== Task description ==
Return the stretch from the start of the items below through the line containing "dry grass @ bbox=(0, 186, 626, 417) <" as a JSON list of strings, one string per line, with blank lines left out.

>> Start Given information

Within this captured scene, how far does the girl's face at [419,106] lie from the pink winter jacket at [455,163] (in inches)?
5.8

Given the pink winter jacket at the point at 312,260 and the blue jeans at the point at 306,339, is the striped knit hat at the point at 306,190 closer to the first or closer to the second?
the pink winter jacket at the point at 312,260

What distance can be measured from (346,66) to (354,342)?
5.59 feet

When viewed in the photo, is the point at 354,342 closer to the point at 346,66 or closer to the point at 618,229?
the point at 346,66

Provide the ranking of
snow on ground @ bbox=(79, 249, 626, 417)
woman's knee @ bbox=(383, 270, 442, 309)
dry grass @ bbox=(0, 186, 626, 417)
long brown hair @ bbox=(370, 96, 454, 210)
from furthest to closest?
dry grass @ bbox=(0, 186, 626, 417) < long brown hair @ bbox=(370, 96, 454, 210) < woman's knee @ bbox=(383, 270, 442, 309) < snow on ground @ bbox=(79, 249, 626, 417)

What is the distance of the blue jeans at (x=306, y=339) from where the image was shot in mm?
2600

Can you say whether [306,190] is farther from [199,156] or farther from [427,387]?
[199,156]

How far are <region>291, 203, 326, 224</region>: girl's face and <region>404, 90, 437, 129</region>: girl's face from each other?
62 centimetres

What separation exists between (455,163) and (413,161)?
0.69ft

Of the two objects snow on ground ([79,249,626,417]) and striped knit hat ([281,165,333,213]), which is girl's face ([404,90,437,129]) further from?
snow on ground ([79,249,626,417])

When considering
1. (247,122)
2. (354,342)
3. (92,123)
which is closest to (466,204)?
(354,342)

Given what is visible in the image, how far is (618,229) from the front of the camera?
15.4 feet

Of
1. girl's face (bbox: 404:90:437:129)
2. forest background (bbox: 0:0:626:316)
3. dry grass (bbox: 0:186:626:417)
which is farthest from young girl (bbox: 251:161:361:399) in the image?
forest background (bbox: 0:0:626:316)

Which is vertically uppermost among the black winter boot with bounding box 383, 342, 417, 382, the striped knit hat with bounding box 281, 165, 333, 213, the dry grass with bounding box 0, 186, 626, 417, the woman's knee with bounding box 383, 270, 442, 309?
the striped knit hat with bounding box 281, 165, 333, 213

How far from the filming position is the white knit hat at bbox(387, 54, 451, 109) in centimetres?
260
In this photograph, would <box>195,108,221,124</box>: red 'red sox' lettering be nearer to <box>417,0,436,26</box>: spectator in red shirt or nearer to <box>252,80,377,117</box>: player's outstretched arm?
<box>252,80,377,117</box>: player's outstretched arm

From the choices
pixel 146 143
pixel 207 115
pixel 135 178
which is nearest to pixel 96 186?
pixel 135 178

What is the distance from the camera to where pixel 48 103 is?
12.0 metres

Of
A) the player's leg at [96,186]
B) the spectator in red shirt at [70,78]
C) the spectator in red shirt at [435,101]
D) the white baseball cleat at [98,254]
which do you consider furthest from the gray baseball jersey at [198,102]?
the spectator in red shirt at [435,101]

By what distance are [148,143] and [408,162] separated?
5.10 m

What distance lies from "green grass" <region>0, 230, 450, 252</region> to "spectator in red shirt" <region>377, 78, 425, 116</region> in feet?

>> End Given information

== Finished exercise ==
[
  "Within this captured scene, how far does the girl's face at [419,106] lie from the pink winter jacket at [455,163] (in inches)?",
  "5.8",
  "Given the pink winter jacket at the point at 312,260 and the blue jeans at the point at 306,339, is the striped knit hat at the point at 306,190 closer to the first or closer to the second?",
  "the pink winter jacket at the point at 312,260",
  "What distance can be measured from (346,66) to (354,342)?",
  "5.59 feet",
  "When viewed in the photo, is the point at 354,342 closer to the point at 346,66 or closer to the point at 618,229?",
  "the point at 346,66",
  "Provide the ranking of",
  "snow on ground @ bbox=(79, 249, 626, 417)",
  "woman's knee @ bbox=(383, 270, 442, 309)",
  "dry grass @ bbox=(0, 186, 626, 417)",
  "long brown hair @ bbox=(370, 96, 454, 210)",
  "from furthest to closest?",
  "dry grass @ bbox=(0, 186, 626, 417) < long brown hair @ bbox=(370, 96, 454, 210) < woman's knee @ bbox=(383, 270, 442, 309) < snow on ground @ bbox=(79, 249, 626, 417)"
]